## Required work
A. The mailing-list message about package description files lists, as dashed points, the benefits of describing packages as a Haskell record. List every one of those benefits.
B. Continue the mailing-list message about a package configuration DTD, starting after its last sentence.

## Selected extract
::::::::

Hi all, Although creating package description files in XML sounds neat, it also sounds like over-design at this stage. Why don't we use Haskell *values* to describe the packages? If we describe packages just like ghc-pkg is doing, as a Haskell record, we get: - very simple code for reading and writing those - syntax that is understood by all haskell programmers - optional elements (by using records) - list elements (by using lists) Might be not as powerful as using XML, but it might be just right for the thing we are trying to do. Just my 2cents, -- Daan Leijen
-----Original Message----- From: libraries-bounces@haskell.org [mailto:libraries-bounces@haskell.org] On Behalf Of Isaac Jones Sent: woensdag 15 oktober 2003 6:55 To: libraries Subject: XML DTD for the package configuration file
This is my first attempt at an XML DTD. Does anyone have any suggestions for good XML references either a book or a web site? Google seems to be suffering from too much XML information. Is there a Haddock / Javadoc type way to notate a DTD? Should I be using schemas? Are they overkill? What do you think of the style? Sometimes I have trouble choosing between using an attribute, and using a nested element. For instance:
<envitem><var>x</var><val>y</val></envitem>
verses
<envitem var="x">y</envitem>
Here's a shot at a DTD for the packages configuration file and an example config file that validates with the DTD (I used xmllint --noout --valid) and the Haskell datatype that it's meant to reflect. I expect it will change a lot as I learn more about XML and about packaging, but I wanted to get it out there in case I'm going horribly wrong somehow.

::::::::

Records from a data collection
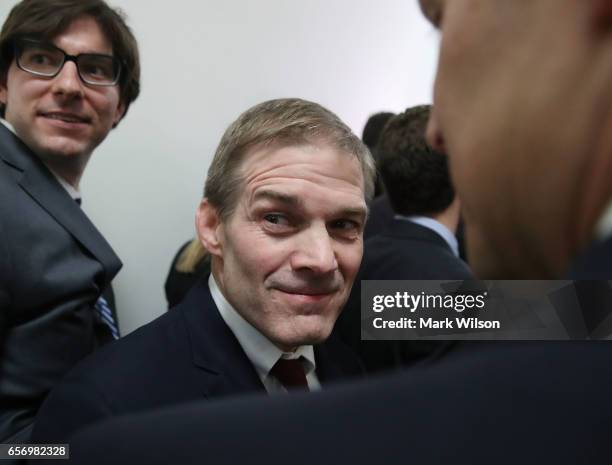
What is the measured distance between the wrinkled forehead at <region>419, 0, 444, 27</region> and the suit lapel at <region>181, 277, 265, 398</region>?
72 centimetres

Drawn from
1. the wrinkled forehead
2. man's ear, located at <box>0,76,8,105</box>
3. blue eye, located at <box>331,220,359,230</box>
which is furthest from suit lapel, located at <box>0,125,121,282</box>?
the wrinkled forehead

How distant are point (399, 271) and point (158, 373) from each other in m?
0.65

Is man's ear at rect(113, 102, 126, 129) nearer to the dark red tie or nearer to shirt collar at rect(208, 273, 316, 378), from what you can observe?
shirt collar at rect(208, 273, 316, 378)

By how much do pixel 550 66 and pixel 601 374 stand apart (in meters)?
0.14

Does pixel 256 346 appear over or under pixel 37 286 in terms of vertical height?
under

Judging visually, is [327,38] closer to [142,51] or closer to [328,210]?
[142,51]

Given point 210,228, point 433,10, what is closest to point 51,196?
point 210,228

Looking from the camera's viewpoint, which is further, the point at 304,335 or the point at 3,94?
the point at 3,94

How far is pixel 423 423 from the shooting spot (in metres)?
0.24

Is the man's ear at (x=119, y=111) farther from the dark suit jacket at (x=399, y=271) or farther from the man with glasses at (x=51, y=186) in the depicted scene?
the dark suit jacket at (x=399, y=271)

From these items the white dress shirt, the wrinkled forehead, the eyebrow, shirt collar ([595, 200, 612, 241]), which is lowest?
the white dress shirt

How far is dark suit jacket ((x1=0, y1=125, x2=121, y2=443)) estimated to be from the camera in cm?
96

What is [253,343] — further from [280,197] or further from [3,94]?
[3,94]

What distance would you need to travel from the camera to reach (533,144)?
0.87 feet
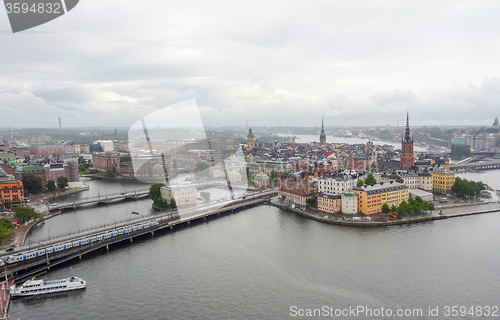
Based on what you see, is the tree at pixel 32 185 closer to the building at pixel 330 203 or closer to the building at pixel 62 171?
the building at pixel 62 171

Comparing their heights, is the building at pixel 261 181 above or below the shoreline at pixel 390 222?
above

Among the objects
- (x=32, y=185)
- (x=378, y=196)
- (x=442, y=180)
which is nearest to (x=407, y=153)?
(x=442, y=180)

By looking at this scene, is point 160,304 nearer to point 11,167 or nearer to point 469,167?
point 11,167

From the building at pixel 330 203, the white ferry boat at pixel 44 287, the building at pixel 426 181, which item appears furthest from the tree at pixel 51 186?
the building at pixel 426 181

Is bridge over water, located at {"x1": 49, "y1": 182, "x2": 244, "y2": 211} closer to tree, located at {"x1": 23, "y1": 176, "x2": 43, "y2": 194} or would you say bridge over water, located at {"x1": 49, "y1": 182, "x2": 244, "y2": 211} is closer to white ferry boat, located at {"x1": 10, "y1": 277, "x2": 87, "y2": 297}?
tree, located at {"x1": 23, "y1": 176, "x2": 43, "y2": 194}

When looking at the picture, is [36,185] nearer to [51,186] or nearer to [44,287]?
[51,186]

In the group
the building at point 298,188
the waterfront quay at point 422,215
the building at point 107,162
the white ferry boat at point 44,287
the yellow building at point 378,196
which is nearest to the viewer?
the white ferry boat at point 44,287

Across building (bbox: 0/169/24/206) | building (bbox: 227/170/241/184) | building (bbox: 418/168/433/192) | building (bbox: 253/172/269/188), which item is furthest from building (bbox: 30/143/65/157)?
building (bbox: 418/168/433/192)

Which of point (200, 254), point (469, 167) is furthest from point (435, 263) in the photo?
point (469, 167)
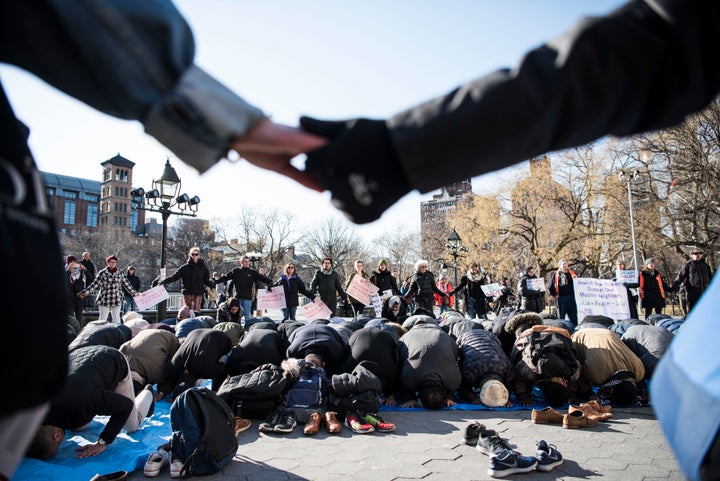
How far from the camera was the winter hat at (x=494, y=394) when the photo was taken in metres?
5.79

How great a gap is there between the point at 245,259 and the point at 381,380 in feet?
28.3

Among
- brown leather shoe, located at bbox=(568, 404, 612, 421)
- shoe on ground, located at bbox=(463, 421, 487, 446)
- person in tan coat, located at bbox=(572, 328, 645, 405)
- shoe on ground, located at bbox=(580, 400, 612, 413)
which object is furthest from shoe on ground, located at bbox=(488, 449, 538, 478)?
person in tan coat, located at bbox=(572, 328, 645, 405)

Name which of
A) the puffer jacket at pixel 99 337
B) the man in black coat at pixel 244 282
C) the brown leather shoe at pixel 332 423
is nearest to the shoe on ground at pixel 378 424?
the brown leather shoe at pixel 332 423

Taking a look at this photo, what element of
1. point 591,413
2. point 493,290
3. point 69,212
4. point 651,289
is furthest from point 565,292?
point 69,212

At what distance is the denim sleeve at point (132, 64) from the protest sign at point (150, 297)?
12201 millimetres

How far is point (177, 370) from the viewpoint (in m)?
6.25

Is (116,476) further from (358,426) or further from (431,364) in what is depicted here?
(431,364)

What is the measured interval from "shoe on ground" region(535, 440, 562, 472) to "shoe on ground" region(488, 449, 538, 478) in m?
0.05

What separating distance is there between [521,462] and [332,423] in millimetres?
1987

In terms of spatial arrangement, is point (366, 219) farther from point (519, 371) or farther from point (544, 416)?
point (519, 371)

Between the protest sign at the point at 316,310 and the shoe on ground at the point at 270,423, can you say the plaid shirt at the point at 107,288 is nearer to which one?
the protest sign at the point at 316,310

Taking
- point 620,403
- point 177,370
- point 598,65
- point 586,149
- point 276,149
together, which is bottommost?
point 620,403

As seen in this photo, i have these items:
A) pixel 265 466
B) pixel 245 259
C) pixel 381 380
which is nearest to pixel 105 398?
A: pixel 265 466

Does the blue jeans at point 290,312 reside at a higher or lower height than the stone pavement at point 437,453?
higher
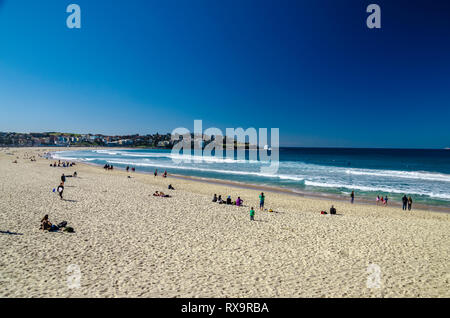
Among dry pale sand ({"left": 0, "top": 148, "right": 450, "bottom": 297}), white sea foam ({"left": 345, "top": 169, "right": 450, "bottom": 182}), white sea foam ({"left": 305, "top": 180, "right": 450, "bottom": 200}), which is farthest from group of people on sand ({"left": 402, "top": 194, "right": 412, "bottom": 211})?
white sea foam ({"left": 345, "top": 169, "right": 450, "bottom": 182})

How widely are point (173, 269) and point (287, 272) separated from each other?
10.4ft

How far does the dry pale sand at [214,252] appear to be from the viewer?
5.55 metres

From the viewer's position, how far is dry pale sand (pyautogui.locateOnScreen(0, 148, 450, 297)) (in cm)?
555

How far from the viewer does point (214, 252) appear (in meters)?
7.59

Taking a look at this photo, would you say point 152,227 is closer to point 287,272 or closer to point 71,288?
point 71,288

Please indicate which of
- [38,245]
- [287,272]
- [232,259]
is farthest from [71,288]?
[287,272]

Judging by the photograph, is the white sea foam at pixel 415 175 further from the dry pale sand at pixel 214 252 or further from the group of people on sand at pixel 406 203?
the dry pale sand at pixel 214 252

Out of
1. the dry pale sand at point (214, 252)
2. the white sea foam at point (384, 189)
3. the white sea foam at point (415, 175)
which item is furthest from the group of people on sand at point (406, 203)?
the white sea foam at point (415, 175)

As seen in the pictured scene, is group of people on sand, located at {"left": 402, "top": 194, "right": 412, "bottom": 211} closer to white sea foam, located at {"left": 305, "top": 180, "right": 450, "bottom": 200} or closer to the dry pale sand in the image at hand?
the dry pale sand

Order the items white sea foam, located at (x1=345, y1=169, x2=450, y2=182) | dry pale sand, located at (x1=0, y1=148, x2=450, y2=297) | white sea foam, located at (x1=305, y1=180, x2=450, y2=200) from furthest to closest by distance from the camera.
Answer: white sea foam, located at (x1=345, y1=169, x2=450, y2=182)
white sea foam, located at (x1=305, y1=180, x2=450, y2=200)
dry pale sand, located at (x1=0, y1=148, x2=450, y2=297)

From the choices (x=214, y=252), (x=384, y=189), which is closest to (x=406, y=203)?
(x=384, y=189)

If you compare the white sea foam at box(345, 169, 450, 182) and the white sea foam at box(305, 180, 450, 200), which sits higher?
the white sea foam at box(345, 169, 450, 182)

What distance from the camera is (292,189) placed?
73.9 ft

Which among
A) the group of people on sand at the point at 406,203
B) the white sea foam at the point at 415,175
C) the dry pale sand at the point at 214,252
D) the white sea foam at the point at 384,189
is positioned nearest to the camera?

::::::::

## Solved problems
A.
- very simple code for reading and writing those
- syntax that is understood by all haskell programmers
- optional elements (by using records)
- list elements (by using lists)

B.
I'm not really satisfied with the version stuff or the versionrange stuff (mostly the Haskell code).
Slight background for people who know less about xml than me: a DTD is a means of verifying that an XML file has the correct structure. It seems rather limited in that there are no types, and the regular expressions are weaker than one might expect (I can't say "the data in this field should correspond to the following regexp). XML Schemas seem to fix some of these problems. But DTDs seem to be a nice way to document and share information about the format of an XML file.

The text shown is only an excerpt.